Newgrange ziet er aan de basis anders uit dan Knowth. Zoals eerder geschreven, is dit een interpretatie van de archeoloog. De witte kwarts die teruggevonden werd, zou tegen de zijwand van de grafheuvel gestapeld hebben gezeten, aldus deze wetenschapper. Deze heuvel heeft een diameter van 85 meter en is op het hoogste punt 13 meter hoog. Hier is slechts één ingang en gang. Deze gang is 19 meter lang. Hier konden we wel naar binnen. Je moest je er goed bukken en op plaatsen was het erg smal om uiteindelijk in een kamer met drie nissen terecht te komen. Volgens archeologen beelden deze drie nissen respectievelijk het hiernamaals, het aardse leven en de onderwereld uit. De nis rechts wordt gekenmerkt door megalithische tekens aan de bovenkant van de nis, dezelfde tekens die buiten de grafkelder ook te zien zijn. Op de bodem van de nis bevindt zich een komvormige steen, waarop (of waaronder?) archeologen resten hebben gevonden van vijf personen. In de nis aan de linkerkant bevinden zich op de wanden aan de zijkant tekeningen die doen denken aan een vis en een plant, en die waarschijnlijk de natuur symboliseren. Er wordt gedacht dat deze kamer enkel door een paar hooggeplaatste priesters/druïden bezocht werd. De winterwende speelde zeker een rol bij de bouw van de gang: Slechts een paar keer per jaar, in de vijf dagen rond de midwinternacht op 21 december, valt een lichtstraal de tombe binnen, en wordt de nis aan de voorkant gedurende 12 minuten verlicht... maar de betekenis of symboliek kent men (nog) niet...

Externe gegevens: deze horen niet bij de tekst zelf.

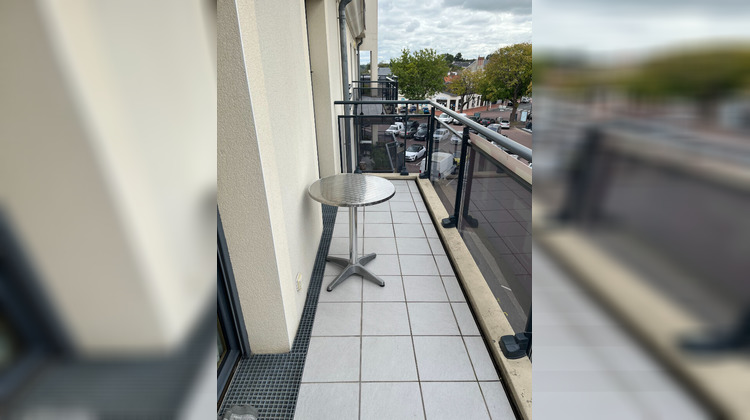 Ma-Cabane - Location Appartement CARENTAN, 44 m²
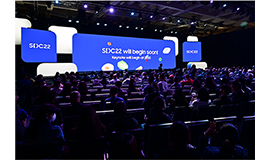 SDC22 Keynote: Samsung Electronics Shares its Vision for the Homes and Devices of Tomorrow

In de Ierse mythologie is Newgrange, samen met andere neolitische tombes in de omgeving, de verblijfplaats van de Sídhe, de feeën/elfen/goden. In de Bronstijd werden er ook nog allerlei rituelen gedaan. En ook zou Newgrange de begraafplaats van Keltische opperkoningen zijn. Zij leefden echter pas tijdens de vroege middeleeuwen, véél later dus als toen de ganggraven gebouwd werden.

     

We vonden onze drie-urendurende tour echt de moeite waard: bijzonder hoe alles gemaakt werd, hoe veel er niet geweten is lokaal was het duidelijk een erg belangrijke plek...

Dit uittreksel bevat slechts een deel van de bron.